Sourced from The Guardian
It’s a warm afternoon in late spring and before us rows of strawberry plants rustle in the breeze as the scent of fragrant herbs wafts across the air. Nearby, a bee buzzes lazily past. Contrary to appearances, however, we are not in an idyllic corner of the countryside but standing on the top of a six-storey building in the heart of the French capital.
Welcome to the future of farming in Paris – where a whole host of rooftop plantations, such as this one on the edge of the Marais, have been springing up of late. Yet this thriving operation is just a drop in the ocean compared to its new sister site. When that one opens, in the spring of 2020, it will be the largest rooftop farm in the world.
Currently under construction in the south-west of the city, this urban oasis will span approximately 14,000 sq metres (150695 sq feet) – also making it the largest urban farm in Europe.

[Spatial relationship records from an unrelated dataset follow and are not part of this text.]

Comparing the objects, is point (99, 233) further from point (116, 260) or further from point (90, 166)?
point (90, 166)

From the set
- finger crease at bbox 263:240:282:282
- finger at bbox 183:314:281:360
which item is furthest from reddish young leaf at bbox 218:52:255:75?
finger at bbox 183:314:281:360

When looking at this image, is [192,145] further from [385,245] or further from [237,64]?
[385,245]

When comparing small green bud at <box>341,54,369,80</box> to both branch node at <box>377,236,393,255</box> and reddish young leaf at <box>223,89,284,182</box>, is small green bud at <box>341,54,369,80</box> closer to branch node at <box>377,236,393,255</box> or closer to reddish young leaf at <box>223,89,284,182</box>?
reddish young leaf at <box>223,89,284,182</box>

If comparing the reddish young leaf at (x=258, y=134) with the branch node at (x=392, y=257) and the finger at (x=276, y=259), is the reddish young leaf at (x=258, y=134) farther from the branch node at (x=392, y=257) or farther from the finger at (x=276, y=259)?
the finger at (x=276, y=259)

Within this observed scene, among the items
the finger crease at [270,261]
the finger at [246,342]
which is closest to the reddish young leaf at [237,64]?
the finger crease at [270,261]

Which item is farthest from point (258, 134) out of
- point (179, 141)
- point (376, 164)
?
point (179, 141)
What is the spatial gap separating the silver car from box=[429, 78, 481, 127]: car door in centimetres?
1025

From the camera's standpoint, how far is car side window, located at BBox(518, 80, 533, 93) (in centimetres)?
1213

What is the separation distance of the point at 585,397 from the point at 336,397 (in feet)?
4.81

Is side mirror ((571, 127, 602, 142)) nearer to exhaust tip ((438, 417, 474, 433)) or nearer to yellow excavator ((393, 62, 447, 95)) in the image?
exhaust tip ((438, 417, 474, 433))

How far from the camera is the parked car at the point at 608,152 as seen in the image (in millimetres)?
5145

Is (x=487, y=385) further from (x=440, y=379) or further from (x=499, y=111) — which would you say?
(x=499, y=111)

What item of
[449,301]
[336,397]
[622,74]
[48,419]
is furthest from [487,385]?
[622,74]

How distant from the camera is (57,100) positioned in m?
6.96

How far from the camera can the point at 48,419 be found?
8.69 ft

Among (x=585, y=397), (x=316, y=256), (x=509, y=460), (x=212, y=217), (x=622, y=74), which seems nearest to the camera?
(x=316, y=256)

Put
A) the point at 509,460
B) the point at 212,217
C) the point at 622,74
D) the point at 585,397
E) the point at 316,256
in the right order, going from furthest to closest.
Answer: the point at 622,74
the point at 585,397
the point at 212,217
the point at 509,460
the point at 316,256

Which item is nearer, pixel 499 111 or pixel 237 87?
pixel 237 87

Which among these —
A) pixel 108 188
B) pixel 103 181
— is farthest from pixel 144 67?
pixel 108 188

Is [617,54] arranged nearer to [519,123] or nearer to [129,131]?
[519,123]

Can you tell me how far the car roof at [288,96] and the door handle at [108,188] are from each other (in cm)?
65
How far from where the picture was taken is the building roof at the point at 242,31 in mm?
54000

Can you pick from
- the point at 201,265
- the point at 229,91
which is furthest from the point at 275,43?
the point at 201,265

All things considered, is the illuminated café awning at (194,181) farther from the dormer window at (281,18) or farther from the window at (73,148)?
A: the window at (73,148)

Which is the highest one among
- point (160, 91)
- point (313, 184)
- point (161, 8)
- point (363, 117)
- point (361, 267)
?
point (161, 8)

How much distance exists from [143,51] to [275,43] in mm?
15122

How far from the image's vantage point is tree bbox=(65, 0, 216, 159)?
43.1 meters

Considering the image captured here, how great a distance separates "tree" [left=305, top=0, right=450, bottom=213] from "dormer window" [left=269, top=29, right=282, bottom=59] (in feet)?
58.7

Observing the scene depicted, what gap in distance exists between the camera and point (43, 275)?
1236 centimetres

With the plan to grow more than 30 different plant species, the site will produce around 1,000kg of fruit and vegetables every day in high season. Tended by around 20 gardeners, they will also be using entirely organic methods.
“The goal is to make the farm a globally-recognised model for sustainable production,” says Pascal Hardy, founder of Agripolis, the urban-farming company at the centre of the project. “We’ll be using quality products, grown in rhythm with nature’s cycles, all in the heart of Paris.”
Located on the top of a major exhibition complex currently under redevelopment in the 15th arrondissement, the Paris Expo Porte de Versailles, the farm will also have its own on-site restaurant and bar with capacity for around 300 people. Run by Paris’s renowned chain of rooftop venues, Le Perchoir, this aerial eatery will offer panoramic views over the capital – and, needless to say, the menu will feature seasonal produce grown on the site.